Михалыч снял куртку и повесил на спинку стула. Раздали карту… Через пятнадцать минут он проиграл жену… Михалыч одевал куртку. Он сидел перед ним белее снега.

– Уж и не знаю, как теперь быть… – озадаченно произнёс Михалыч. – Долг как теперь отдавать – тебе думать. Срок – месяц.

Голиков пребывал в шоке.

– Только один раз, – в надежде спрашивал он.

– Это уж как получится, – усмехнулся Михалыч, – время покажет.

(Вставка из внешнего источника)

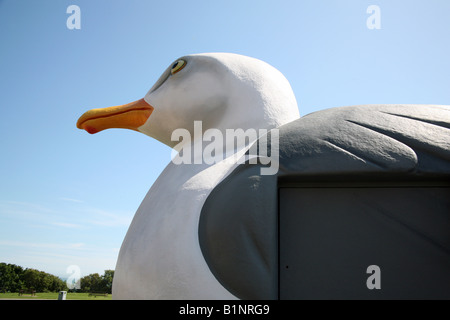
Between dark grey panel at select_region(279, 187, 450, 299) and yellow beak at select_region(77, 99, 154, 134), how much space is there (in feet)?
5.78

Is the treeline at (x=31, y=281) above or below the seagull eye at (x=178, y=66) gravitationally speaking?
below

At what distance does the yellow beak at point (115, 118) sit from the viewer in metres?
3.37

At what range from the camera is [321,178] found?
217cm

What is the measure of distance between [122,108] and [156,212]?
1410 millimetres

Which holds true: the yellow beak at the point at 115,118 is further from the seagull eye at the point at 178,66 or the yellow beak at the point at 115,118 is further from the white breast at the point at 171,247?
the white breast at the point at 171,247

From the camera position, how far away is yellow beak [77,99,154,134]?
3367mm

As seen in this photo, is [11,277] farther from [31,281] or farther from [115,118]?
[115,118]

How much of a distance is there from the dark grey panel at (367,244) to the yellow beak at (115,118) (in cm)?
176

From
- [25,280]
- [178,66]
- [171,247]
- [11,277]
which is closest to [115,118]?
[178,66]

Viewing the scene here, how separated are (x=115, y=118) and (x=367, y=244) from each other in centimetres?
241

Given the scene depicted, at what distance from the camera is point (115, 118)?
3.42 metres

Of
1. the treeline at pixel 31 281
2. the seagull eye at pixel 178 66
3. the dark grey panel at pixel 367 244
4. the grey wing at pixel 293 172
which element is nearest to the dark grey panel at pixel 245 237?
the grey wing at pixel 293 172
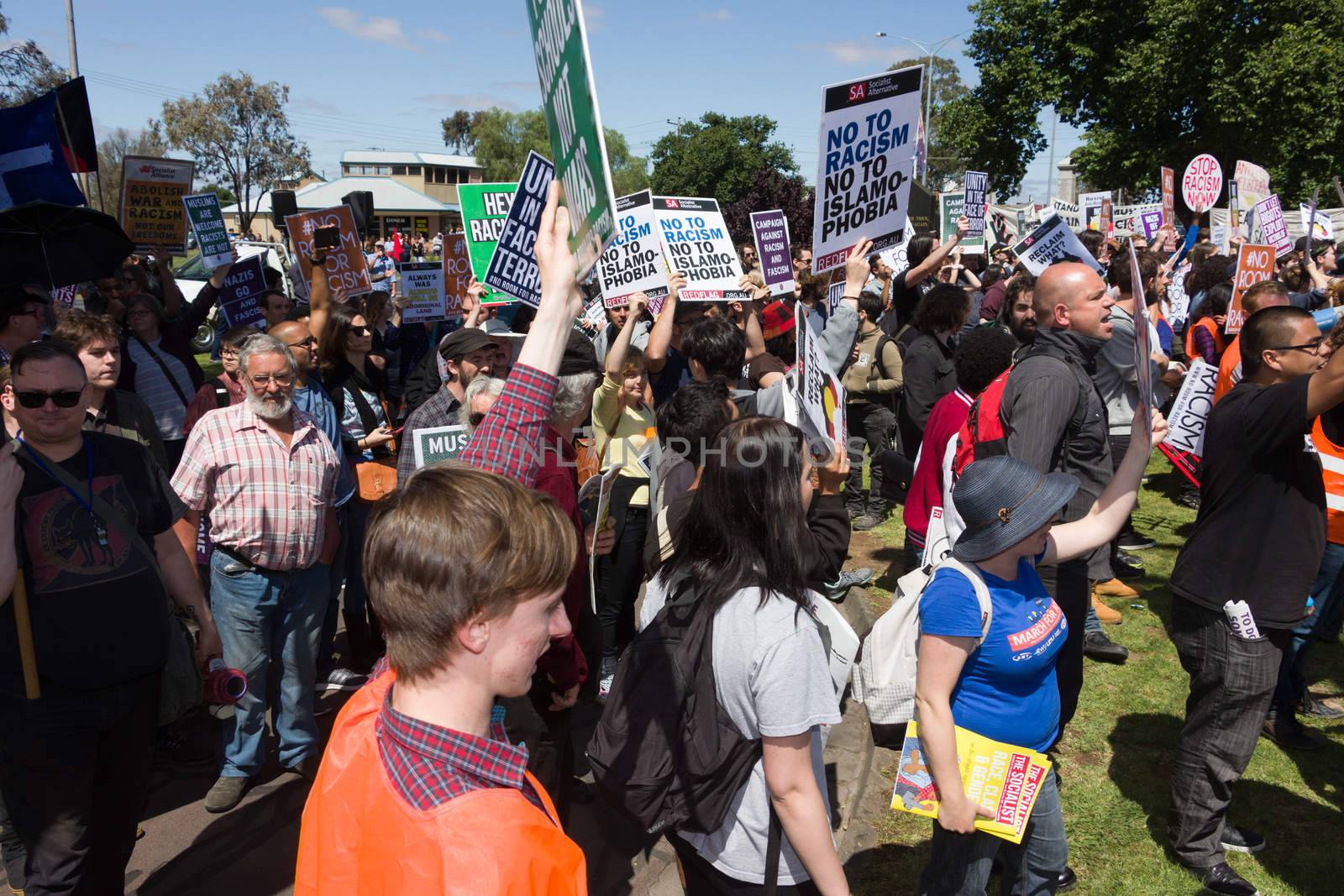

Ему больше не хотелось находиться с мерзостью в одном помещении. Он многих видел. Этот отличился особой ничтожностью. Брезгливо сплюнув ему в ноги, он направился к дверям.

На выходе Михалыч остановился. Он не забыл о присущем ему благородстве.

– Денежный долг я списываю, хватит с тебя и жены.

Михалыч вышел, оставив Голикова сидеть в оцепенении. Он дал денег армянину и покинул заведение.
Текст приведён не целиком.